PAGINA ▸
--------

Qualcosa mi sfugge e non capisco. Certamente è mia la responsabilità, ma lasciatemi provare ancora una volta a dire ciò che penso prendendo spunto da questa ultima tornata elettorale…
1. il dato rilevante, davvero l’unico, è l’astensionismo: evidentissimo, pesantissimo e significativo, in particolare, in Emilia Romagna, proprio per l’accumulo di storia e di esperienze politiche racchiuse in quella Regione. Questo è un fatto;
2. l’astensionismo non riguarda alcuni più di altri (non mi riferisco ai numeri) ma riguarda politicamente tutti: partiti, liste, movimenti che hanno partecipato a queste elezioni. Qualsiasi giustificazione, qualsiasi facile spiegazione, qualsiasi tentativo di eludere il fatto è irresponsabile e/o segno di mala fede o di volontà politica truffaldina (vedi Renzi);
3. le percentuali di voto, politicamente, non dicono nulla. Solo il numero dei voti di ciascuna “lista” ci dice come sono andate le elezioni, perché parlano delle persone che hanno votato e espresso una opinione o fatto una scelta…
Questo piccolo test elettorale ci dice che nel paese è in corso una tendenza all’astensionismo che sta assumendo il connotato della protesta attiva nei confronti delle forme con le quali la politica si presenta: le istituzioni e i partiti.
Non partire da questa considerazione vuol dire rinunciare ad analizzare nel profondo il processo in corso quale manifestazione della “crisi della politica”, non intesa semplicemente come distanza tra politica e società, disaffezione, critica alla corruzione, mancanza di speranza, ecc…, ma intesa come crisi delle forme della rappresentanza e della delega. Non cogliere questo significa eludere il problema di fronte al quale ci troviamo!
Scusate la semplificazione un po’ grezza, ma credo che il ciclo aperto dalla Rivoluzione francese si stia esaurendo: noi ci troviamo di fronte alla crisi della democrazia rappresentativa e delle forme politiche della delega.

--------

RICHIESTA SCRITTA ▸ Riscrivi il passo della pagina che parte da "Scusate la semplificazione" e prosegue fino a "politiche della delega.", sostituendo "Rivoluzione francese" con "Rivoluzione industriale". Per rispondere basati soltanto sulla pagina.

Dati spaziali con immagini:

--------

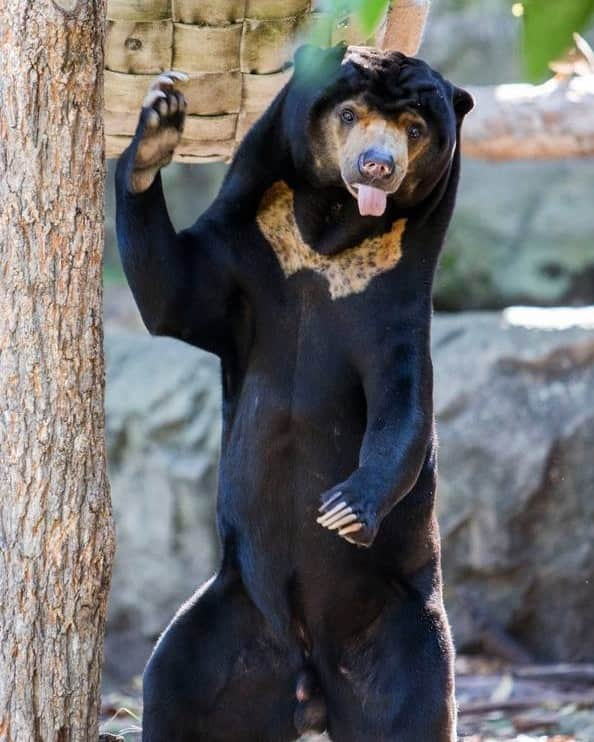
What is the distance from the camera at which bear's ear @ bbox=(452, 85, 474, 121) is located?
3.57 m

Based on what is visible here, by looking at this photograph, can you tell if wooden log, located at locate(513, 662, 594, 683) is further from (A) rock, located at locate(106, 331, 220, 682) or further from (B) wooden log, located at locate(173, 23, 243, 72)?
(B) wooden log, located at locate(173, 23, 243, 72)

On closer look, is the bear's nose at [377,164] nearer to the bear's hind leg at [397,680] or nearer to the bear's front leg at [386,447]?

--------

RISULTATO ATTESO ▸
Scusate la semplificazione un po’ grezza, ma credo che il ciclo aperto dalla Rivoluzione industriale si stia esaurendo: noi ci troviamo di fronte alla crisi della democrazia rappresentativa e delle forme politiche della delega.